# **LCOFI Algorithm Example**

This document explains the implementation of the **LCOFI (Logic Circuit Optimization Frequent Itemset)** algorithm for mining frequent itemsets from a transactional dataset using a graph-based approach.

---

## **Overview**
The **LCOFI algorithm** uses a bipartite graph representation of transactions and items to efficiently mine frequent itemsets. By dynamically pruning infrequent candidates during traversal, it reduces computational overhead and improves performance, especially for large or sparse datasets.

---

## **Key Features**
1. **Graph Representation**:
   - Transactions and items are represented as nodes.
   - Edges connect transactions to the items they contain.

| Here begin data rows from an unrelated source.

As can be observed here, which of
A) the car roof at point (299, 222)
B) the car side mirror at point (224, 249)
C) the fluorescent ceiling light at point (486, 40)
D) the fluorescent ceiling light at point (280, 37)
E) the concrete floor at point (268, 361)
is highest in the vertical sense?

2. **Candidate Generation**:
   - Candidates are generated by combining frequent subsets iteratively.

3. **Support Counting**:
   - Support is calculated using graph traversal to count the occurrences of itemsets in transactions.

4. **Dynamic Pruning**:
   - Itemsets that do not meet the minimum support threshold are pruned dynamically during the process.

---

## **Implementation Details**
### **Steps of the Algorithm**
1. **Generate Candidate Itemsets**:
   - Combine frequent subsets to generate candidate itemsets for the next level.

2. **Count Support**:
   - Check how many transactions contain each candidate itemset and calculate its support.

3. **Prune Infrequent Itemsets**:
   - Remove candidates that do not meet the minimum support threshold.

4. **Iterate for Larger Itemsets**:
   - Repeat the process for itemsets of increasing sizes until no more frequent itemsets can be generated.

---

### **Code**
The code demonstrates:
- Generating candidate itemsets.
- Counting support.
- Building a bipartite graph for transactions and items.
- Iteratively mining frequent itemsets.

### **Input Dataset**
Sample transactions:
```plaintext
Transaction 1: {A, B, C}
Transaction 2: {A, C}
Transaction 3: {B, C, D}
Transaction 4: {A, C, D}
Transaction 5: {B, C}
```

### Parameters
- transactions: The list of transactions, where each transaction is a set of items.
- min_support: The minimum support threshold (e.g., 0.6).



In [1]:
import itertools
import networkx as nx

# Sample transactional dataset
transactions = [
    {'A', 'B', 'C'},
    {'A', 'C'},
    {'B', 'C', 'D'},
    {'A', 'C', 'D'},
    {'B', 'C'},
]

# Parameters
min_support = 0.6  # Minimum support threshold

# Step 1: Generate candidate itemsets
def generate_candidates(frequent_itemsets, size):
    """Generate candidate itemsets of a specific size."""
    return set(
        frozenset(x) for x in itertools.combinations(set(itertools.chain(*frequent_itemsets)), size)
    )

# Step 2: Count support
def count_support(itemsets, transactions):
    """Count the support of itemsets."""
    support_counts = {item: 0 for item in itemsets}
    for transaction in transactions:
        for item in itemsets:
            if item.issubset(transaction):
                support_counts[item] += 1
    return {item: count for item, count in support_counts.items() if count / len(transactions) >= min_support}

# Step 3: Generate frequent itemsets
def lcofi(transactions, min_support):
    """LCOFI algorithm for frequent itemsets using graph representation."""
    # Step 3.1: Represent transactions as a bipartite graph
    G = nx.Graph()
    for i, transaction in enumerate(transactions):
        for item in transaction:
            G.add_edge(f"Transaction_{i}", item)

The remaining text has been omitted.